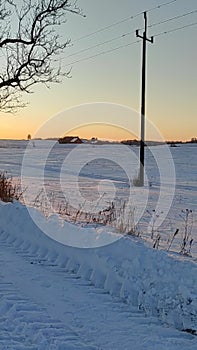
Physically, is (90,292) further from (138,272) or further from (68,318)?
(68,318)

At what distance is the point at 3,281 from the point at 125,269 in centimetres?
170

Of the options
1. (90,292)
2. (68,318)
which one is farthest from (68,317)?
(90,292)

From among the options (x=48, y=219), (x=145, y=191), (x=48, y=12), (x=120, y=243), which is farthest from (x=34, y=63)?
(x=120, y=243)

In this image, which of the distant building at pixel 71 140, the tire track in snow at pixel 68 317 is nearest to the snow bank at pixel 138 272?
the tire track in snow at pixel 68 317

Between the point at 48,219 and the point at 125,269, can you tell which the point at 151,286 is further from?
the point at 48,219

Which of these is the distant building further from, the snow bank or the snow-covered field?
the snow bank

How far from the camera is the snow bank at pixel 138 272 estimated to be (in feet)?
16.4

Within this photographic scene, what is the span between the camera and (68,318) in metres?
4.88

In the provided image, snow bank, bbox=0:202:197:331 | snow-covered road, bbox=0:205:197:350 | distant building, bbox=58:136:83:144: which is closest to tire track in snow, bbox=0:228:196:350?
snow-covered road, bbox=0:205:197:350

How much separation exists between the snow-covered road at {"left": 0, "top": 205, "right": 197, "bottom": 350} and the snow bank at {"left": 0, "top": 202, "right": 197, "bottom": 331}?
0.14 metres

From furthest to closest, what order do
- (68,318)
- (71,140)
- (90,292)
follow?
(71,140), (90,292), (68,318)

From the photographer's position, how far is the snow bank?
5000 mm

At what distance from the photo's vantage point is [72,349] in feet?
13.5

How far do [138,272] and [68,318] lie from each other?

━━━━━━

Exercise: Recast the material as a Markdown table with the columns Row and Line. Begin at the line containing "At what distance from", run through the end of the material, and leave out blank lines.

Solution to the exercise:
| Row | Line |
|---|---|
| 1 | At what distance from the photo's vantage point is [72,349] in feet? |
| 2 | 13.5 |
| 3 | How far do [138,272] and [68,318] lie from each other? |